Recipe from Fanny at Chez Panisse, an illustrated children's cookbook, by Alice Waters
Yield: 1 1/4 cups
1 egg at room temperature
1 cup olive oil
1 clove of garlic, or more if you prefer
Salt and pepper
Vinegar or lemon juice (about 1/2 tsp)
Separate the egg and put the yolk in a medium-size bowl. Season with a good pinch of salt. It is important that the egg be at room temperature or a little warmer. The egg and the oil won't mix well if the egg is cold.
Measure 1 cup oil into a container with a pour spout. Mix the egg and salt together with a whisk. Whisking all the time, slowly add the oil to the egg drop by drop. It will thicken gradually as the egg absorbs the oil. It will stat to get quite thick after you have mixed in about 1/4 cup oil. Thin it by adding 1/2 teaspoon warm water, then continue to add the oil in a thin, steady stream. It will be quite thick again after you have mixed in about 3/4 cup oil. Thin again with 1/2 teaspoon warm water, and whisk in the remaining oil in a steady stream.

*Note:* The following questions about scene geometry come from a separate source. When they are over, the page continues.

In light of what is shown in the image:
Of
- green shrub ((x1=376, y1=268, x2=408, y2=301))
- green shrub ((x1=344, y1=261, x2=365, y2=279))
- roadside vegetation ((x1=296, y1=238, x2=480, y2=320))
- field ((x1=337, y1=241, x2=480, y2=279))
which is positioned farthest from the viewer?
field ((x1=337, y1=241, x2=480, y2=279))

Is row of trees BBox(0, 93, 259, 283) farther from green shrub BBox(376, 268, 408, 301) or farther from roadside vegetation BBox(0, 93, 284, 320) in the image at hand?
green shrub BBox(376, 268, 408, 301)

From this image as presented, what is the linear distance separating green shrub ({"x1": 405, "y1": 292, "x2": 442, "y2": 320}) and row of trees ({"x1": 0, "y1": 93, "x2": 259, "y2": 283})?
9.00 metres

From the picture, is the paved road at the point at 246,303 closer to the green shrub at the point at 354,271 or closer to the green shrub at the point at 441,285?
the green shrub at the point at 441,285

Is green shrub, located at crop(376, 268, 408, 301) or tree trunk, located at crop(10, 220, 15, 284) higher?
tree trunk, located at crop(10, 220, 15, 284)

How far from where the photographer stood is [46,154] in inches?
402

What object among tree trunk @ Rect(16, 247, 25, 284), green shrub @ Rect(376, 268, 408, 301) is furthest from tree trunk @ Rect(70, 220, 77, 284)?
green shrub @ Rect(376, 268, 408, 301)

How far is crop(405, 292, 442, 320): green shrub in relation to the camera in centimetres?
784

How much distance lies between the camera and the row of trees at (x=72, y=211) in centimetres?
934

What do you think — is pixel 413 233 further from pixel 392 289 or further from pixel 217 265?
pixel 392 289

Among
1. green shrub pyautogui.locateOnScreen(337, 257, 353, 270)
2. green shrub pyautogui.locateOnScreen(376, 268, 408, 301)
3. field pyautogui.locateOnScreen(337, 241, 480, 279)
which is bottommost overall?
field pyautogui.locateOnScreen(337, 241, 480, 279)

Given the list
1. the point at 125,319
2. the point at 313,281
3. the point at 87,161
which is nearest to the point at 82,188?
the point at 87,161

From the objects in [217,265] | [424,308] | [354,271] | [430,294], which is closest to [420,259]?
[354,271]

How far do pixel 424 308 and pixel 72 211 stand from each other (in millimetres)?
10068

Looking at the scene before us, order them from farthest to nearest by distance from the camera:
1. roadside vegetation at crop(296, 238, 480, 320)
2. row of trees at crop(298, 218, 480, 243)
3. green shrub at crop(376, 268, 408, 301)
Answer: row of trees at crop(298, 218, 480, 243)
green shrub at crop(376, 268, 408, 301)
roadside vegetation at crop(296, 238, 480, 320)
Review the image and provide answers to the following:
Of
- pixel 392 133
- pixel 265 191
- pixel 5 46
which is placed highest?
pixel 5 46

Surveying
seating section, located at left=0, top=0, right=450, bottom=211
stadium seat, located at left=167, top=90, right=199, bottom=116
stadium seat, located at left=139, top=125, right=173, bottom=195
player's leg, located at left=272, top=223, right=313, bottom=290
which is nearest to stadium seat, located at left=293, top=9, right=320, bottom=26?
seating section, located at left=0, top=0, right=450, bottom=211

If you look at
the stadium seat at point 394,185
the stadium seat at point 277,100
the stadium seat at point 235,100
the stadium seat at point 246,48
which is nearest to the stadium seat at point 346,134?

Make a puree of the garlic. Pound it in a mortar with a pestle until smooth and juicy. Add about half the puree to the mayonnaise. Finish the seasoning by adding about 1/4 teaspoon of white or red wine vinegar or lemon juice and a pinch of salt and pepper.
It is best if eaten the same day it is made, but will keep 2 to 3 days in the refrigerator.